I Built 23 Free Web Scrapers on Apify — Here is What I Learned

Published: (February 17, 2026 at 02:28 PM EST)
8 min read
Source: Dev.to

Source: Dev.to

I Built 23 Free Web Scrapers on Apify — Here Is What I Learned

Building in public is one thing, but building scrapers in public is a whole different beast. Over the last few months I’ve developed and released 23 free web scrapers on the Apify platform. From Amazon and TikTok to Google Maps and LinkedIn, I’ve touched almost every corner of the web where data lives.

If you’re an indie dev, a data enthusiast, or someone looking to break into the world of web automation, this is my story of why I built them, the technical hurdles I faced, and what it’s actually like to maintain a fleet of scrapers in 2026.


Why I Started

Most developers start building scrapers for a specific project. I started because I saw a gap.

  • While there are plenty of enterprise‑grade scraping solutions, many indie developers, students, and small researchers just need a quick, reliable way to get data without a $200/month subscription.
  • I wanted to build a “Swiss Army Knife” of data‑extraction tools. By releasing them for free on the Apify Store, I wasn’t just building tools; I was building a portfolio and a reputation. In the world of Scraper‑as‑a‑Service, your best marketing is a tool that actually works.

Goals

  1. Master the art of scraping – you don’t really know how a site works until you try to automate it.
  2. Help the community – data shouldn’t be gated by technical complexity.
  3. Explore the ecosystem – Apify handles the infrastructure, so I could focus 100 % on the logic.

Out of the 23 actors I’ve built, five have consistently dominated the charts in terms of usage. Below is a quick rundown of each, the problem they solve, and the technical challenges that made them interesting.

1. Amazon Product Scraper (the “OG”)

Use case: Price monitoring, competitor analysis, market research.

What it extracts:

  • ASIN
  • Title
  • Price
  • Ratings & reviews
  • BSR (Best‑Seller Rank)

The Challenge

Amazon is a master of A/B testing. On any given day you might see three different versions of a product page. Some have the price in a “ with a specific class; others hide it inside a “Buy Box” iframe.

The Lesson

Instead of brittle CSS selectors, I learned to target the JSON blobs hidden in the page.
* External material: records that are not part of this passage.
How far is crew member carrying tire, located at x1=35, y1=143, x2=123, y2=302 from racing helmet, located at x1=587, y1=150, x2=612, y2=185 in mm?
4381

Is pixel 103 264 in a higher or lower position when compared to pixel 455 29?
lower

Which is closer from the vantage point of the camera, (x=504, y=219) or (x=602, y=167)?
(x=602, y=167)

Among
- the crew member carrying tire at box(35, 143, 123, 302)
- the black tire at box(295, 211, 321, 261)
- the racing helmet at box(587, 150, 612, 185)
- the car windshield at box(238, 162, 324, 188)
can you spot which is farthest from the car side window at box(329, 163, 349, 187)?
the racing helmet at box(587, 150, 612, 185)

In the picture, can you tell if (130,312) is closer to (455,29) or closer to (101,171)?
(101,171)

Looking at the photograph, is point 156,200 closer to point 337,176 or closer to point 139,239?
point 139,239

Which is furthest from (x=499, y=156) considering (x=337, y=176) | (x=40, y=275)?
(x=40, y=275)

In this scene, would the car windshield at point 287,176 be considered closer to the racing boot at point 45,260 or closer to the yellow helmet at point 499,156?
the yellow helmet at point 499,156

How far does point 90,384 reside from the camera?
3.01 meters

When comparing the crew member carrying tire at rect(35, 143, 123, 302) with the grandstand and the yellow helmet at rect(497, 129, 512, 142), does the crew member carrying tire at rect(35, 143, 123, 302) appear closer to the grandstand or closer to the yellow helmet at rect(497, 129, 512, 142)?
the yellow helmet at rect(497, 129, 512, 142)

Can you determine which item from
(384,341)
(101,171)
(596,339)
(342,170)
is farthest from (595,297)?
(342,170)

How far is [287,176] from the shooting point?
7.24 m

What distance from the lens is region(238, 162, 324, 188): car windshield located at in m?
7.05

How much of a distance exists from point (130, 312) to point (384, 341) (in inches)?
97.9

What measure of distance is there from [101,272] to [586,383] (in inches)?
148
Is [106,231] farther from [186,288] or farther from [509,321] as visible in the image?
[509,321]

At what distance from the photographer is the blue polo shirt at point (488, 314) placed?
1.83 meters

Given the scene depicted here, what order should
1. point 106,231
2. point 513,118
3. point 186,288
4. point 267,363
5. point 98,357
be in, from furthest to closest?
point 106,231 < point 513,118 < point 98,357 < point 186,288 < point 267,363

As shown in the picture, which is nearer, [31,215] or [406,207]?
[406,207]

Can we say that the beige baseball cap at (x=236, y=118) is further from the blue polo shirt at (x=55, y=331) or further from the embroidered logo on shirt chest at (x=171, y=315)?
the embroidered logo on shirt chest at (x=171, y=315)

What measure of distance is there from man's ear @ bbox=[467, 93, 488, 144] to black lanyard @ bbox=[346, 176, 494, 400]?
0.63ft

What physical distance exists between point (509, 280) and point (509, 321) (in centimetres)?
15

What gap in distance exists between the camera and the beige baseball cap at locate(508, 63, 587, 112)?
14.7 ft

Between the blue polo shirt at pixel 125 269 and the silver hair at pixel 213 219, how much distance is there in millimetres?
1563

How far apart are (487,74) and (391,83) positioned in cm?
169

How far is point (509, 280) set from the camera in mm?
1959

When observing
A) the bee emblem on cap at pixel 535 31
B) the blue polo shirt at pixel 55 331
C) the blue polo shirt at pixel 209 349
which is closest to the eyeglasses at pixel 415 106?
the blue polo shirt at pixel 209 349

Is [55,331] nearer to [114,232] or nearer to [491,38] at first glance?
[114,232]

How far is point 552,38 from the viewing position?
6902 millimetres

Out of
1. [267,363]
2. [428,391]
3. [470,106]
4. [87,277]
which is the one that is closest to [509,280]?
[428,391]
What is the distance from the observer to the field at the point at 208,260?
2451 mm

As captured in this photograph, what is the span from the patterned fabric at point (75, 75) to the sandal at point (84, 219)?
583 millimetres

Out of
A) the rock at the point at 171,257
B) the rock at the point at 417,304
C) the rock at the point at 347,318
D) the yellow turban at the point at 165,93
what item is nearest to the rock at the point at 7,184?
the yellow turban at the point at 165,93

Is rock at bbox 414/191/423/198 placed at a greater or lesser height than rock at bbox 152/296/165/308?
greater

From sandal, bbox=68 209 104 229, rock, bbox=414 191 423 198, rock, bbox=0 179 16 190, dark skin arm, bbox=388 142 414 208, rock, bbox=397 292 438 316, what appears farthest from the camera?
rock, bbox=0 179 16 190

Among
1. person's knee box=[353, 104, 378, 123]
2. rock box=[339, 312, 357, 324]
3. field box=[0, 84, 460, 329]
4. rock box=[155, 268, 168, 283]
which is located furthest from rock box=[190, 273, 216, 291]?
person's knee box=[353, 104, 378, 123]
Look for the script that registers the product state:

window.P.register('twister-js-init-dpx-data', {...})

Parsing that JSON is far more stable than hunting for the right “.


2. Google Maps Business Scraper

Use case: Pull business names, addresses, phone numbers, ratings, and contact info.

The Innovation

Most users wanted more than just the Google Maps data—they wanted to contact the businesses. I added an “Include Website” option. When enabled, the scraper follows the business’s website link and attempts to find:

  • Email addresses
  • Social‑media profiles

Technical Hurdle

Scraping 1 000 different websites is harder than scraping one big site like Google. Every site has its own anti‑bot measures. I implemented a recursive crawler that:

  • Searches for “Contact Us” and “About” pages
  • Strictly limits depth to avoid “spider traps”

3. TikTok Profile Scraper

Use case: Collect profile data and the first 30 videos for analytics, trend spotting, or influencer outreach.

The Breakthrough

TikTok’s internal structure changes weekly, and a browser‑based scraper constantly hits “Verify you are human” sliders.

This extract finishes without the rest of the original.